Discussed by Batman vs. Predator II: Bloodmatch‘s lack-luster performance, DC and Dark Horse Comics published what would become the last installment of the batman versus predator trilogy, Batman vs. Predator III: Blood Ties (by Chuck Dixon, Rodolfo Damaggio, Robert Campanella, and Pat Garrahay). In it, a pair of Predators consisting of a father and his son arrived in Gotham to hunt the city’s supervillains. Having become familiar with the Predators’s modus operandi, Batman quickly deduced that the aliens were behind Gotham’s latest string of murders and set out to stop them, refusing to involve his then-new sidekick Tim Drake out of fear that the Predators would target him.

While Batman was out saving Catwoman from the Predators, Tim sought out help from Oracle, who told him what she knew about the Predators and Batman’s history with them. Investigating the situation on his own, Tim discovered that Mister Freeze had secretly survived an encounter with the Predators and deduced that the aliens possessed infrared vision, discovering one of the Predators’ most exploitative weaknesses.

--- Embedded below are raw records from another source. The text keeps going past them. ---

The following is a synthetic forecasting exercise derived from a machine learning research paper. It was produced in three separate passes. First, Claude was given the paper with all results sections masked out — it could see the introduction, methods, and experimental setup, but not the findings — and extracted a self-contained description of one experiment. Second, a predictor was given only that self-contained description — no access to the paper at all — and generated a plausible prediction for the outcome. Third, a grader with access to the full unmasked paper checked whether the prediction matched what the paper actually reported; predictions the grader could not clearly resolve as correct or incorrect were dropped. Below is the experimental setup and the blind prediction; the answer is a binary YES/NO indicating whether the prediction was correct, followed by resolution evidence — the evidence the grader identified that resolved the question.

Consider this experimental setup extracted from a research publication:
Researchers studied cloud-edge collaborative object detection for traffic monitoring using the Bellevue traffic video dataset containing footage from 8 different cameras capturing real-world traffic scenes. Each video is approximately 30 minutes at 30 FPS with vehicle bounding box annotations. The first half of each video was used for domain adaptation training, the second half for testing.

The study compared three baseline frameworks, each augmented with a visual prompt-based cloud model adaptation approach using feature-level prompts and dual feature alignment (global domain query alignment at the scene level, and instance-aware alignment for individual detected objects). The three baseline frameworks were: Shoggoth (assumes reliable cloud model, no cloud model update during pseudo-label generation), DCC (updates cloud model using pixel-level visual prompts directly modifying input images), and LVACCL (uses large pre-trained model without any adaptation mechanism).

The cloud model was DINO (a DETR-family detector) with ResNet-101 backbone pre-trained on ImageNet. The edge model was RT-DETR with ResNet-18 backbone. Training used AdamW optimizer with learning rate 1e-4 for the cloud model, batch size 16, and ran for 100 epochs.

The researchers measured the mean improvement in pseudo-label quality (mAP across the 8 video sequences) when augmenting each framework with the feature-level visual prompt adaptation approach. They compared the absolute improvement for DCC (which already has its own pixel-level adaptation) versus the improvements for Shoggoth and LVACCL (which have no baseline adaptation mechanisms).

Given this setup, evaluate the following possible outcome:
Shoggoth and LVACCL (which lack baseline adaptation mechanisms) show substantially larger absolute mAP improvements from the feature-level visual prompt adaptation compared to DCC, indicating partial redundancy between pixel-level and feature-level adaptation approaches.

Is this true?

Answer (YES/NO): YES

Armed with this information, Batman armed himself with one of Freeze’s old suits and confronted the elder Predator as he was preparing to attack Tim and his friends from him at a movie theater, freezing his opponent solid with Freeze’s gun.

With the elder Predator safely imprisoned in the Batcave, Alfred invited Tim to come ot the cave and finally see a PRedator for himself, only for them both to be ambushed by the younger Predator. Returning just in time to prevent the Predator from killing Alfred and Tim, Batman negotiated a hostage exchange that allowed the Predator to take his wounded father and leave Gotham unmolested. When Tim asked why the Predators seemed so interested in the two of them, Batman theorized that the Predators saw him and Tim’s parental bond as a reflection of their own.